**TEXTO DE LECTURA:**
───

La benevolencia privada, por consiguiente, no es el motivo original de la justicia.

De todo esto se sigue que nosotros no tenemos un motivo real o universal para observar las leyes de la equidad más que la misma equidad y mérito de esta observancia, y como ninguna acción puede ser equitativa o meritoria cuando no puede surgir de algún motivo separado, existe aquí un sofisma evidente y un razonamiento en círculo. Por consiguiente, a menos que concedamos que la naturaleza ha establecido un sofisma y lo ha hecho necesario e inevitable, debemos admitir que el sentido de la justicia e injusticia no se deriva de la naturaleza, sino que surge artificialmente, aunque necesariamente, de la educación y convenciones humanas.

Debo añadir, como un corolario de este razonamiento, que puesto que ninguna acción puede ser laudable o censurable sin algún motivo o pasiones que impelan a ello, distintas del sentido de la moral, estas ocasiones diferentes deben tener una gran influencia sobre este sentido. De acuerdo con su fuerza general en la naturaleza humana, alabamos o censuramos. Al juzgar la belleza de los cuerpos de los animales dirigimos nuestra vista a la disposición de ciertas especies, y cuando los miembros y figura observan la proporción común a esta especie declaramos que es hermosa y bella. De igual manera consideramos siempre la fuerza natural y usual de las pasiones cuando determinamos algo concerniente al vicio y la virtud, y cuando las pasiones se apartan mucho de la medida común, en cualquier sentido, son siempre desaprobadas como viciosas. Un hombre quiere más a sus hijos que a sus sobrinos, a sus sobrinos más que a sus primos y a sus primos más que a los extraños, siendo iguales las restantes circunstancias. De aquí surgen nuestras reglas comunes del deber, prefiriendo los unos a los otros. Nuestro sentido del deber sigue siempre el curso común y natural de nuestras pasiones.

Para evitar ofender, debo observar aquí que cuando niego que la justicia sea una virtud natural hago uso de la palabra natural como contrapuesta a artificial. En otro sentido de la palabra: como ningún principio del espíritu humano es más natural que el sentido de la virtud, ninguna virtud es más natural que la justicia. El género humano es una especie dotada del don de invención, y cuando una invención es clara y absolutamente necesaria puede considerarse tan natural como lo que procede de un modo inmediato de principios originales, sin la intervención del pensamiento o reflexión. Aunque las reglas de la justicia sean artificiales, no son arbitrarias. No es una expresión impropia llamarlas leyes de la naturaleza, si por natural entendemos lo que es común a una especie o aun si designamos por ello lo que es inseparable de las especies.

Sección II - Del origen de la justicia y la propiedad.

Procedamos ahora a examinar dos cuestiones: la que concierne al modo como las reglas de la justicia son establecidas por el artificio del hombre y la concerniente a las razones que nos determinan a atribuir a la observancia o descuido de estas reglas una belleza y deformidad moral. Estas cuestiones aparecerán después como diferentes. Empezaré por la primera.

───

**ENUNCIADO DEL EJERCICIO:** Resume en dos oraciones el texto sobre el origen de la justicia. Las filas no intervienen en este ejercicio.

Entradas guardadas:
───

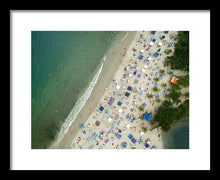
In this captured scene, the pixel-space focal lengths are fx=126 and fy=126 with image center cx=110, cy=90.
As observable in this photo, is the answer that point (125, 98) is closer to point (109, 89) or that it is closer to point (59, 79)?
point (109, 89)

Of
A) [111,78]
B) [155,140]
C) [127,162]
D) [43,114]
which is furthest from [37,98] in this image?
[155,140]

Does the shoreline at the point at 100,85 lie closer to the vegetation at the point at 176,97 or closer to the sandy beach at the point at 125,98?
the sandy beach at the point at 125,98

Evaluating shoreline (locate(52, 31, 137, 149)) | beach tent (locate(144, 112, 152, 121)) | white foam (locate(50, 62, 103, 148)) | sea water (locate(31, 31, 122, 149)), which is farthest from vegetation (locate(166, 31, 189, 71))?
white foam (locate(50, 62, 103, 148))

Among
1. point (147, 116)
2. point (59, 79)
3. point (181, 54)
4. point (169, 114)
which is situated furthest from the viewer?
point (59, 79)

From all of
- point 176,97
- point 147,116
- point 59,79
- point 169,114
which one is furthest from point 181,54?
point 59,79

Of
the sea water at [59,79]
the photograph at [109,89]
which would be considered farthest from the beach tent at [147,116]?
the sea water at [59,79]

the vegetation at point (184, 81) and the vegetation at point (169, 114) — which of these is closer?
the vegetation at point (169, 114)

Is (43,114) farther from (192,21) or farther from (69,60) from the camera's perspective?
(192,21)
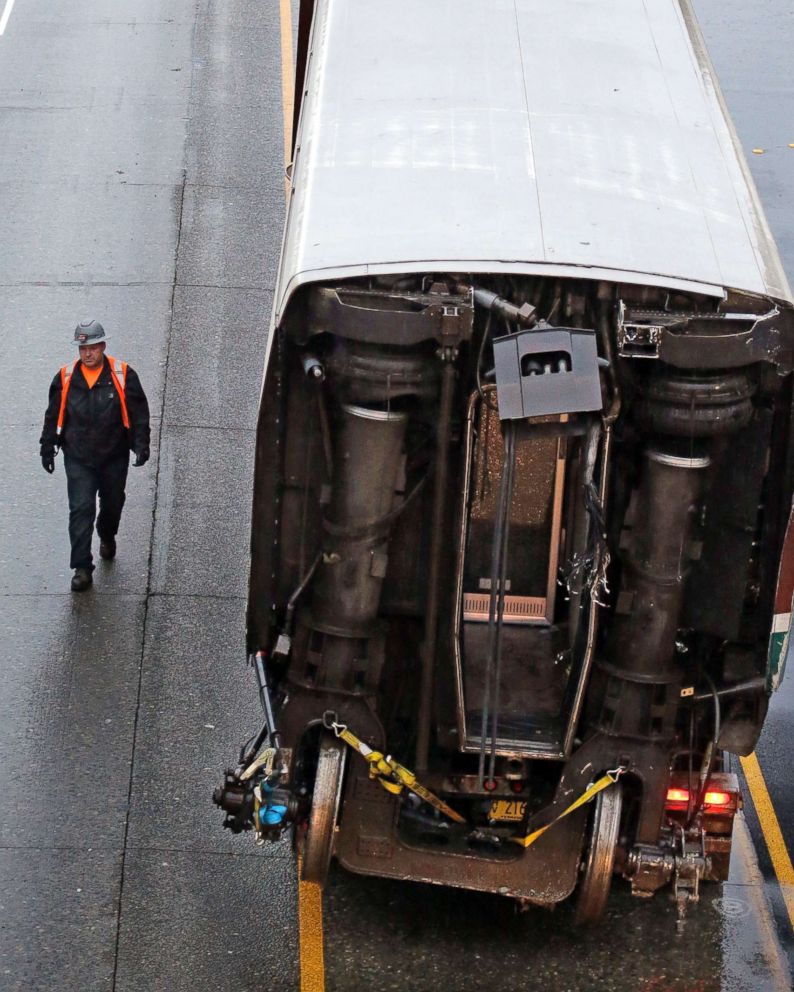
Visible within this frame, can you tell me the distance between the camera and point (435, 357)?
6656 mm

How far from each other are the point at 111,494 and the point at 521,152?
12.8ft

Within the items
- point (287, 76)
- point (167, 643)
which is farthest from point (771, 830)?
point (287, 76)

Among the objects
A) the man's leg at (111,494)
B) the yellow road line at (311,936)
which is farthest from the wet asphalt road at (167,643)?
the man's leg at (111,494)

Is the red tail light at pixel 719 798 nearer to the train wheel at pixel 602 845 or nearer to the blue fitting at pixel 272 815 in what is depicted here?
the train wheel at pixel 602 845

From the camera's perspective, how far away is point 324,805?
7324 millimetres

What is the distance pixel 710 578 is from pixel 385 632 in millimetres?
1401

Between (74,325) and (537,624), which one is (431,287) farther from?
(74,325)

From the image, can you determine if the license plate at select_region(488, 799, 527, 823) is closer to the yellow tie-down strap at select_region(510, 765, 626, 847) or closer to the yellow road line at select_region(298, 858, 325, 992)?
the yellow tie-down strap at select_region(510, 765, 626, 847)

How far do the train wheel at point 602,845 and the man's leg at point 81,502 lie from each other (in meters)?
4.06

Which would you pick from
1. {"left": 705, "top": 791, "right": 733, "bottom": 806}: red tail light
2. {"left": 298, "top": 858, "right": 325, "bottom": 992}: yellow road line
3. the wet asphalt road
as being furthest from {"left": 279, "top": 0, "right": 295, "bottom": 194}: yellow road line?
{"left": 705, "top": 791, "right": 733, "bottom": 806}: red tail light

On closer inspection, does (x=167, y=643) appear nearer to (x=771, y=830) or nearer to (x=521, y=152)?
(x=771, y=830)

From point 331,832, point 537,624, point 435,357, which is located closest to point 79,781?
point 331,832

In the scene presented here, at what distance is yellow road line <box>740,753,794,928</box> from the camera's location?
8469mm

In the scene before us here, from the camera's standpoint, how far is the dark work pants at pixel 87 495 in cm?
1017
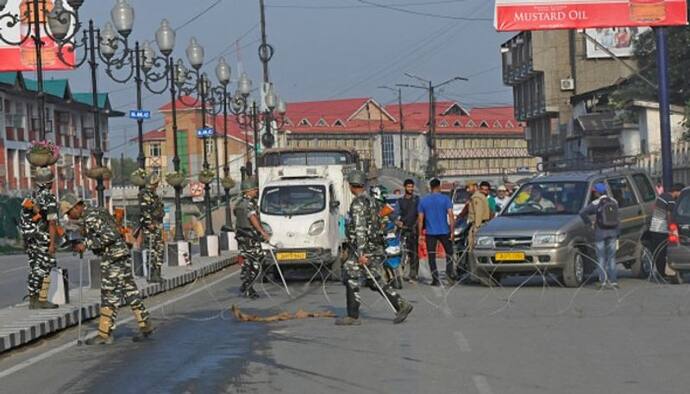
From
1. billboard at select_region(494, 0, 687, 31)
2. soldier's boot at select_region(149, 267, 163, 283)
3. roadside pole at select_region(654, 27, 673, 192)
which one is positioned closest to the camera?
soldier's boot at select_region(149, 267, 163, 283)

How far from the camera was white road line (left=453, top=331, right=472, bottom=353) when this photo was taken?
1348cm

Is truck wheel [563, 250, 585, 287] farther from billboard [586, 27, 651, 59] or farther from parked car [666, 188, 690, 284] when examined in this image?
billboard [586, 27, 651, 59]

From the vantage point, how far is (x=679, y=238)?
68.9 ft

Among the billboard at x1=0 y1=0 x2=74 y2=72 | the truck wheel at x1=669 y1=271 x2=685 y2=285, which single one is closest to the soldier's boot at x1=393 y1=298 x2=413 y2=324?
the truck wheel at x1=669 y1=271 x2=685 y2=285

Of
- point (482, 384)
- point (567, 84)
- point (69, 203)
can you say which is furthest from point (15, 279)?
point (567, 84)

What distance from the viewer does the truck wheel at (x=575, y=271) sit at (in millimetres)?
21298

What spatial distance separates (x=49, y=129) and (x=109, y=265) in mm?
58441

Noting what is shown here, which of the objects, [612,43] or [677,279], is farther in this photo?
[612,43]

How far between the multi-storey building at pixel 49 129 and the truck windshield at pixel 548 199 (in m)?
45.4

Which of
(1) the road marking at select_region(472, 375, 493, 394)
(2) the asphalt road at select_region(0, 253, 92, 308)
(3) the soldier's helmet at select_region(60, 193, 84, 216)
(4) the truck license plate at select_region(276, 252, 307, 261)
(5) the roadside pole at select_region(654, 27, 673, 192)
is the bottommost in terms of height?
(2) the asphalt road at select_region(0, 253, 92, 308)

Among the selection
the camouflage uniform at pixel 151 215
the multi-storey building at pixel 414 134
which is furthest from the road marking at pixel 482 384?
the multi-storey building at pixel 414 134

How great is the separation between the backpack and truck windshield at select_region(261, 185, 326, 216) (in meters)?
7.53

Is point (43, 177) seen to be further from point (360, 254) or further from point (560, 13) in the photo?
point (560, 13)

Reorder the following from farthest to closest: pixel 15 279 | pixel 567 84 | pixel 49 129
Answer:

───

**RESPUESTA ESPERADA:** El sentido de la justicia y la injusticia no se deriva de la naturaleza, sino que surge artificialmente, aunque necesariamente, de la educación y las convenciones humanas, y nuestro sentido del deber sigue siempre el curso común y natural de nuestras pasiones. Aunque las reglas de la justicia son artificiales, no son arbitrarias, y pueden llamarse leyes de la naturaleza si por natural se entiende lo que es común a una especie.